M.R. Meyer, T. Marscovetra, V. Ivanov, C. Kulesa, C. Meakin, E. Young (Steward Observatory, The University of Arizona)

Photometric variability studies can provide important diagnostics of the accretion processes and other activity often observed in young stellar objects (e.g. Skrutskie et al. 1996, AJ, 112, 2168; Herbst et al. 1994, AJ, 108, 1906). We have initiated an IR monitoring program of optically-invisible young stellar objects in several embedded young clusters.
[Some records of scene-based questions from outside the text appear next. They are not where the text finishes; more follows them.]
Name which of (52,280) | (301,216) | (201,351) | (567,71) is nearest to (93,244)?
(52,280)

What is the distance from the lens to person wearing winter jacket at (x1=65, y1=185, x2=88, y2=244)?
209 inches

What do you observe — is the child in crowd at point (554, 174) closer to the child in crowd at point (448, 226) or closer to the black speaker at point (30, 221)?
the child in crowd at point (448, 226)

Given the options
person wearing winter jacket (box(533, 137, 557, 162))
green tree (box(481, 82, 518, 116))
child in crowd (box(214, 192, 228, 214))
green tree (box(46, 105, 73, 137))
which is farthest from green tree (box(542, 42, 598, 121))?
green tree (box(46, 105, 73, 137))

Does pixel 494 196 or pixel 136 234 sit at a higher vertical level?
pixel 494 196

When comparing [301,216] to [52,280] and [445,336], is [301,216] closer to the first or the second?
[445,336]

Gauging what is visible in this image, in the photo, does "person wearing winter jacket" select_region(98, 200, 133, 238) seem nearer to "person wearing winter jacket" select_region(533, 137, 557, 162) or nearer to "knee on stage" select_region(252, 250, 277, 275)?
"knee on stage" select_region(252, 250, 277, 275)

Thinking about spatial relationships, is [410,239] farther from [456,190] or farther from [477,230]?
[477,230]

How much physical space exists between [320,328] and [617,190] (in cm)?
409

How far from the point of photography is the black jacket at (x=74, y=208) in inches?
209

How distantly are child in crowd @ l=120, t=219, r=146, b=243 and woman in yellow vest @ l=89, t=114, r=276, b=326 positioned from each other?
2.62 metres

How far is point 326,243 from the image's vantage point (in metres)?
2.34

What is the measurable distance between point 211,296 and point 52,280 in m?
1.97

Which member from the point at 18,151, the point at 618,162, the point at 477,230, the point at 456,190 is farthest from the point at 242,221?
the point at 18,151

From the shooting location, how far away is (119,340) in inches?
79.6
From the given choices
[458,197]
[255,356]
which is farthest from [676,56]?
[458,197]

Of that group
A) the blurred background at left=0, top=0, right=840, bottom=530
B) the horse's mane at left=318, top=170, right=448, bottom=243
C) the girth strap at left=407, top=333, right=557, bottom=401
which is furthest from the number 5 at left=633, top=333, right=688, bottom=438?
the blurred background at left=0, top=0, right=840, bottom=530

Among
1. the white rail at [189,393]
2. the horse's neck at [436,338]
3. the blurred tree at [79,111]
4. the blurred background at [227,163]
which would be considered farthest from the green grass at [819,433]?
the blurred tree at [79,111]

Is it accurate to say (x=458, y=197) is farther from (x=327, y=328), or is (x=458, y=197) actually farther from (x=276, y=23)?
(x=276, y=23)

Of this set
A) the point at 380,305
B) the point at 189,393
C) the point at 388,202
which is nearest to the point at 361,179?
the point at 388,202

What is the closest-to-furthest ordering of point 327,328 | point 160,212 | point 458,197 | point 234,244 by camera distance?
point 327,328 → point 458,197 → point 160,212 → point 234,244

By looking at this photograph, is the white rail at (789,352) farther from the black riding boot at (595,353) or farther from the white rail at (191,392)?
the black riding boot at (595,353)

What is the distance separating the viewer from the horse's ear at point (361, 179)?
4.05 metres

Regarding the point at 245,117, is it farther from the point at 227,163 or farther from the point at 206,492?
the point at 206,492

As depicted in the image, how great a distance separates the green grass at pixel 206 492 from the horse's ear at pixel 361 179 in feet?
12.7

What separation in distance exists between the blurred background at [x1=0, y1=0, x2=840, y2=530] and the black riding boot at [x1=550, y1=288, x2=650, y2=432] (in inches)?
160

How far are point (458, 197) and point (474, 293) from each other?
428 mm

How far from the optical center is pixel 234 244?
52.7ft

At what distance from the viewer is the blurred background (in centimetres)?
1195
Our goals are to; i) detecting stellar rotation periods in extremely young embedded clusters; and ii) looking for a connection between stellar rotation and disk accretion. Photometric monitoring at 1.25 microns (J-band) can be used to search for spot-modulated light curves from which rotation periods can be derived. Nearly simultaneous 1.65 micron observations can be used to trace variations in circumstellar extinction inferred from the (J-H) color. Finally, 2.2 micron excess emission provides estimates of the continuum excess emission thought to trace disk accretion processes. This program takes advantage of the unique access to a 1-2m class telescope equiped with modern IR instrumentation and involves teams of graduate and undergraduate student observers. Here we present preliminary results for the embedded cluster associated with the NGC 2024 nebula. Significant variability has been detected in several sources which can be explained through a combination of changes in extinction and disk accretion properties.